In 596/1200, after proclaiming himself Sultan, Al-Adil invited Al-Kamil to come from the Eastern Territories to join him in Egypt as his viceroy (na'ib) in that country. Al-Adil's second son, Al-Mu'azzam Isa, had already been made prince of Damascus in 594/1198. It appears that Al-Adil allowed Al-Kamil a fairly high degree of authority, since he oversaw much of the work on the Cairo citadel, issued decrees in his own name, and even managed to persuade his father to dismiss the powerful minister Ibn Shukr. Al-Kamil remained viceroy until his father's death in 1218 when he became Sultan himself.
In 1218 when Al-Adil died, the Ayyubid domains were divided into three parts, with Al-Kamil ruling Egypt, his brother Al-Muazzam Isa ruling in Palestine and Transjordan, and a third brother, Al-Ashraf Musa in Syria and the Jazira. Nominally the other two recognised Al-Kamil's supremacy as Sultan. Unusually for an Ayyubid succession, there was no obvious dissent or rivalry between the brothers at this point, partly because just before Al-Adil's death, Egypt had been attacked by the forces of the Fifth Crusade.
Al-Kamil took command of the forces which defended Damietta against the Crusaders. In 1219 he was almost overthrown by a conspiracy led by the amir Imad ad-Din ibn al-Mashtub, commander of the Hakkari Kurdish regiment, to replace him with his younger and more pliant brother al-Faiz Ibrahim. Alerted to the conspiracy, Al-Kamil had to flee the camp to safety and in the ensuing confusion the Crusaders were able to tighten their grip on Damietta. Al-Kamil considered fleeing to Yemen, which was ruled by his son Al-Mas'ud, but the timely arrival of his brother Al-Muazzam from Syria with reinforcements brought the conspiracy to a swift end.

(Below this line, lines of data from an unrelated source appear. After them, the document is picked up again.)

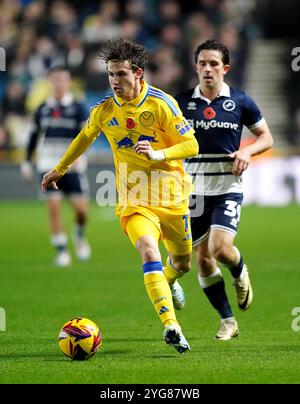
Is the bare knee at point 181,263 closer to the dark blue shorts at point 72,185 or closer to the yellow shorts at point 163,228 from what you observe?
the yellow shorts at point 163,228

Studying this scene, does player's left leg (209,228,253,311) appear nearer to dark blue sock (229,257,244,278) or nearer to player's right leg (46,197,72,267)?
dark blue sock (229,257,244,278)

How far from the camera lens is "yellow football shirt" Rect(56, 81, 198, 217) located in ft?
25.1

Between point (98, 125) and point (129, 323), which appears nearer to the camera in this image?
point (98, 125)

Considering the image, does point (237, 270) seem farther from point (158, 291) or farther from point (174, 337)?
point (174, 337)

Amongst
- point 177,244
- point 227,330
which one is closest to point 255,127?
point 177,244

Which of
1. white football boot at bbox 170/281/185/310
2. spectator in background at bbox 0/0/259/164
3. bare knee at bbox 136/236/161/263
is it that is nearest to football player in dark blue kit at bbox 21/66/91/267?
white football boot at bbox 170/281/185/310

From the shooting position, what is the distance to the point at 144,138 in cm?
770

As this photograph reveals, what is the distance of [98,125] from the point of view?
7.78 metres

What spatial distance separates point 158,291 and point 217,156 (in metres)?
1.75

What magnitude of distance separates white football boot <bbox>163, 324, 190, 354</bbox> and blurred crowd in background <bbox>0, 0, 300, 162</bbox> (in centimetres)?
1805

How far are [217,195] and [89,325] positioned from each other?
6.17 ft
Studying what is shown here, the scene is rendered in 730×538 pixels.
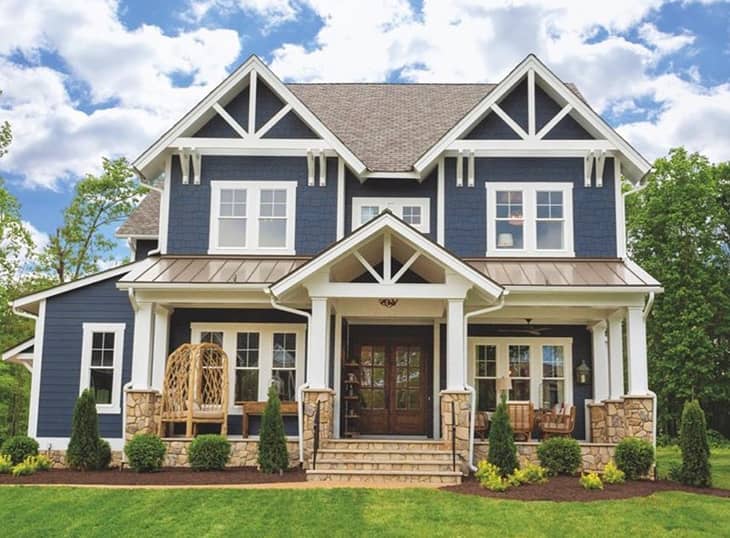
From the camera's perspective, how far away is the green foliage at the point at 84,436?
43.7 ft

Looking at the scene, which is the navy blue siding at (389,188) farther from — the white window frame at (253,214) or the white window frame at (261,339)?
the white window frame at (261,339)

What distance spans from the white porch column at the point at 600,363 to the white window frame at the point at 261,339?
18.8 ft

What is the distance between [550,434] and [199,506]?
24.3 feet

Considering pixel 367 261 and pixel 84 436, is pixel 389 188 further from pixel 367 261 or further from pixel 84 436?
pixel 84 436

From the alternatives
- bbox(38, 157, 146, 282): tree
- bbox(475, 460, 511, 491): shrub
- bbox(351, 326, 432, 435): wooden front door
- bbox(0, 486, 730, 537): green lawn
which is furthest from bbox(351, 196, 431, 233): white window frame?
bbox(38, 157, 146, 282): tree

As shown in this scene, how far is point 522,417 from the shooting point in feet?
47.7

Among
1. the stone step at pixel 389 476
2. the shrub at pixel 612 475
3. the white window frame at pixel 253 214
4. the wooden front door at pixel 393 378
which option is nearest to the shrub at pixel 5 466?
the stone step at pixel 389 476

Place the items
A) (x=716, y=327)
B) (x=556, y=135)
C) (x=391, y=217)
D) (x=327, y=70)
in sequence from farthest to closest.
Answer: (x=716, y=327) < (x=327, y=70) < (x=556, y=135) < (x=391, y=217)

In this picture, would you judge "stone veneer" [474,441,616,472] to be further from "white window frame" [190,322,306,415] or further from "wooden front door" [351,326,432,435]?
"white window frame" [190,322,306,415]

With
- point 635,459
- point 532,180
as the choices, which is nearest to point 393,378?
point 532,180

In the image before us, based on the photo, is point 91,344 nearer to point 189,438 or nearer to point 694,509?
point 189,438

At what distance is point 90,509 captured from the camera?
402 inches

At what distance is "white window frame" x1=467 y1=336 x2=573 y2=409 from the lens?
1611 cm

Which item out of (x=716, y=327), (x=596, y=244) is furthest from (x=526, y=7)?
(x=716, y=327)
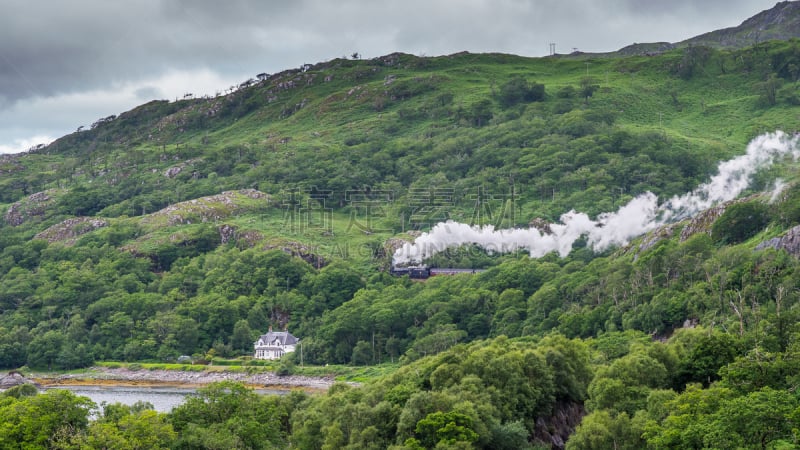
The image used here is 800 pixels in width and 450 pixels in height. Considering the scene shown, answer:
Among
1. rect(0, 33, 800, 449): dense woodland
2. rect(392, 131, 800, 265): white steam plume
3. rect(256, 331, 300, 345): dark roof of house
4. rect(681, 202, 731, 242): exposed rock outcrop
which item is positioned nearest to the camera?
rect(0, 33, 800, 449): dense woodland

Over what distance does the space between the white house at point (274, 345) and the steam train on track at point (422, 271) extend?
25.4m

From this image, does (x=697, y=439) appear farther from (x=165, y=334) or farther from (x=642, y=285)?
(x=165, y=334)

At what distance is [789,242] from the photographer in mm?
101750

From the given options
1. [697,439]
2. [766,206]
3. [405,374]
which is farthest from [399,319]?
[697,439]

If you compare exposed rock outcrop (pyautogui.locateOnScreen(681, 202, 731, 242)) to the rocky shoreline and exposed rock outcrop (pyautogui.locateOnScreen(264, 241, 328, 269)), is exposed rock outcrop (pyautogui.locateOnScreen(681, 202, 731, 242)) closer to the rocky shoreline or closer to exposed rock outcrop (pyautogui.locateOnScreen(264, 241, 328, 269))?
the rocky shoreline

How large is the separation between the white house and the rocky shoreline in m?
9.32

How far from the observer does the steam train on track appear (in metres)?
172

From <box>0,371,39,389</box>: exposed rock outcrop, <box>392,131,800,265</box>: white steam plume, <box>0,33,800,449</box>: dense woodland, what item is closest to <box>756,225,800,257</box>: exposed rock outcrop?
<box>0,33,800,449</box>: dense woodland

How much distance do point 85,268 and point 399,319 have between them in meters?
79.4

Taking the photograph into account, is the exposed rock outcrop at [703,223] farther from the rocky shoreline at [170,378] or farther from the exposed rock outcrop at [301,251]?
the exposed rock outcrop at [301,251]

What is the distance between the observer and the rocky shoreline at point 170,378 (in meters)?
139

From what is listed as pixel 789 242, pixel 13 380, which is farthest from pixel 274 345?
pixel 789 242

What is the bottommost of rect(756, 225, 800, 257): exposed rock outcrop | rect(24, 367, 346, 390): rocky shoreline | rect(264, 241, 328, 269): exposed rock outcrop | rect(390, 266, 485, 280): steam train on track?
rect(24, 367, 346, 390): rocky shoreline

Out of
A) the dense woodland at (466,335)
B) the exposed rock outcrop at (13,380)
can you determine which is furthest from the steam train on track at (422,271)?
the exposed rock outcrop at (13,380)
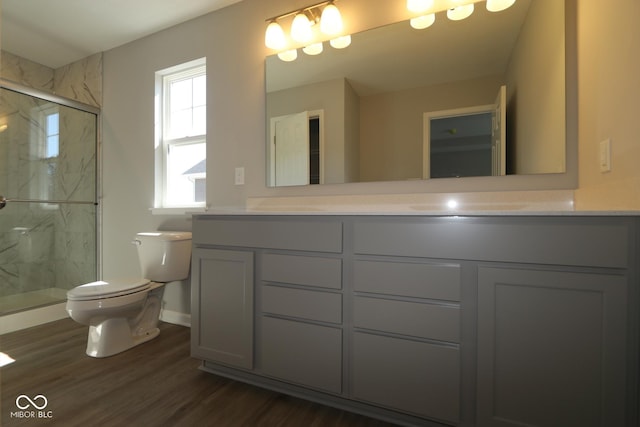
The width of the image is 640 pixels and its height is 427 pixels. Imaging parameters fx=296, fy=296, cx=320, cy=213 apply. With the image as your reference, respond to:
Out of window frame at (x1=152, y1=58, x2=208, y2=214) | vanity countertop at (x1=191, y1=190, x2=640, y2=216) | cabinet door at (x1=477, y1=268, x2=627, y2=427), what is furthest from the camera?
window frame at (x1=152, y1=58, x2=208, y2=214)

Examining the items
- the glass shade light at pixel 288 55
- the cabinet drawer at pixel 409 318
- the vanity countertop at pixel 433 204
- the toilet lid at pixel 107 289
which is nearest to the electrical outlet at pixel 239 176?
the vanity countertop at pixel 433 204

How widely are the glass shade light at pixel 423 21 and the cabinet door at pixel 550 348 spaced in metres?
1.31

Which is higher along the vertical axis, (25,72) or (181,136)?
(25,72)

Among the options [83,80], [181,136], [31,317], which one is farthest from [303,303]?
[83,80]

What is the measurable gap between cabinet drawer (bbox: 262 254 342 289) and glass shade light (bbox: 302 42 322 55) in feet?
4.20

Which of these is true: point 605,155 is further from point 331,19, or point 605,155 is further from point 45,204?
point 45,204

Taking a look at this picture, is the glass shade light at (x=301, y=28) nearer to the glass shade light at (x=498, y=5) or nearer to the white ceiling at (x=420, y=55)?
the white ceiling at (x=420, y=55)

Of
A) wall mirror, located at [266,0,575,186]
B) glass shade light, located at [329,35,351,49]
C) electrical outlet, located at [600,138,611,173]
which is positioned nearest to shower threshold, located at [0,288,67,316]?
wall mirror, located at [266,0,575,186]

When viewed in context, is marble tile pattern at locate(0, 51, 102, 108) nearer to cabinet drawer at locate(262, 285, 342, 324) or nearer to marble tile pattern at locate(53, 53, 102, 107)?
marble tile pattern at locate(53, 53, 102, 107)

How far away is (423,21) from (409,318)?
1.50 m

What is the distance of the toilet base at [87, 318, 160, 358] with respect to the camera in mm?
1833

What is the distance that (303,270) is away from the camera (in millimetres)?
1358

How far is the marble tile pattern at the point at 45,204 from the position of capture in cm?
253

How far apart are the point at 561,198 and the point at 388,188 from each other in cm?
79
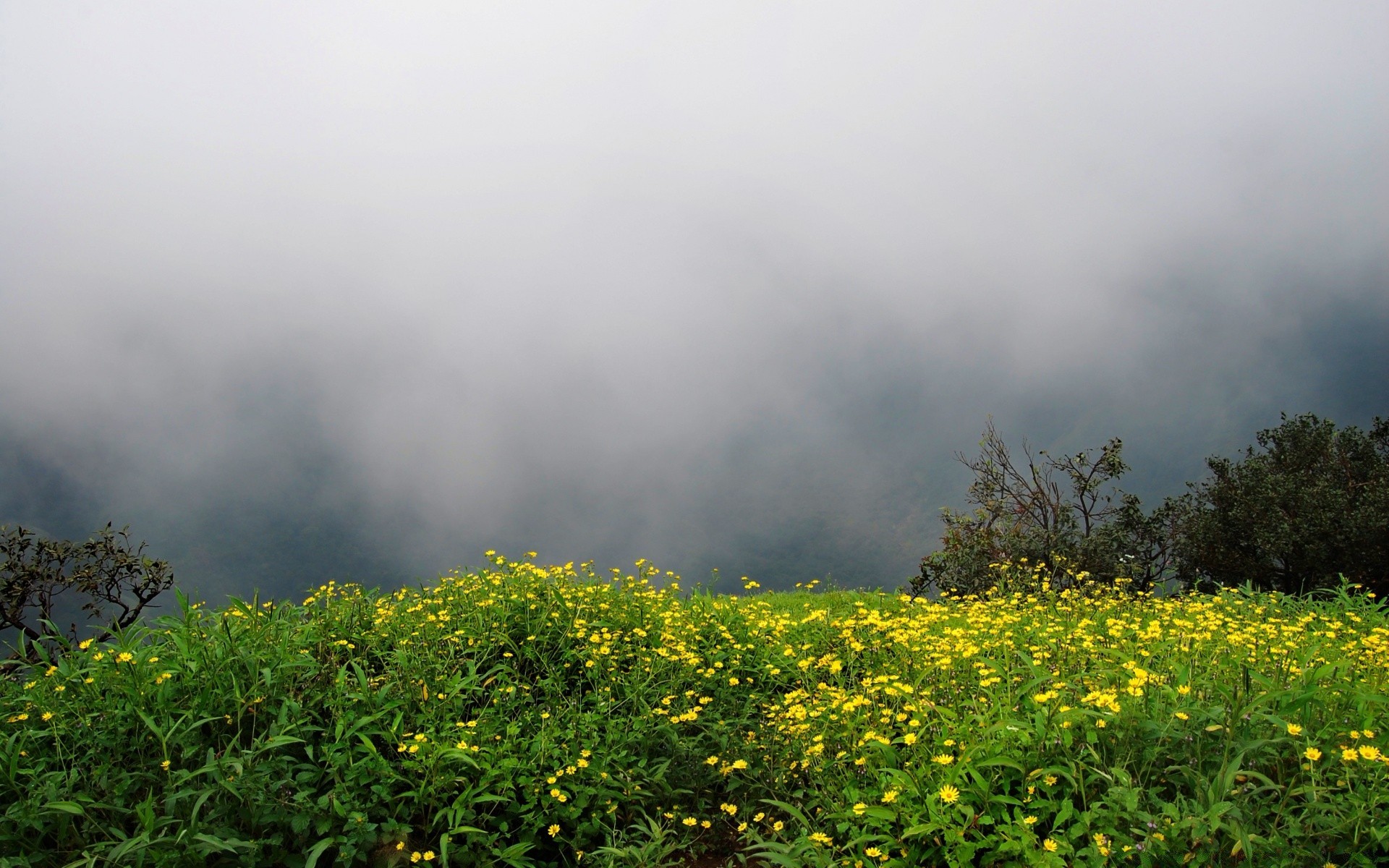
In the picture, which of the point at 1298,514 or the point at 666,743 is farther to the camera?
the point at 1298,514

Al-Kamil made many offers of peace to the Crusaders, all of which were rejected, due to the influence of the papal legate Pelagius. He offered to return Jerusalem and rebuild its walls (which his brother had torn down earlier in the year), and to return the True Cross (which he probably did not have). At one point he even negotiated with Francis of Assisi, who had accompanied the crusade, and who apparently tried to convert the sultan.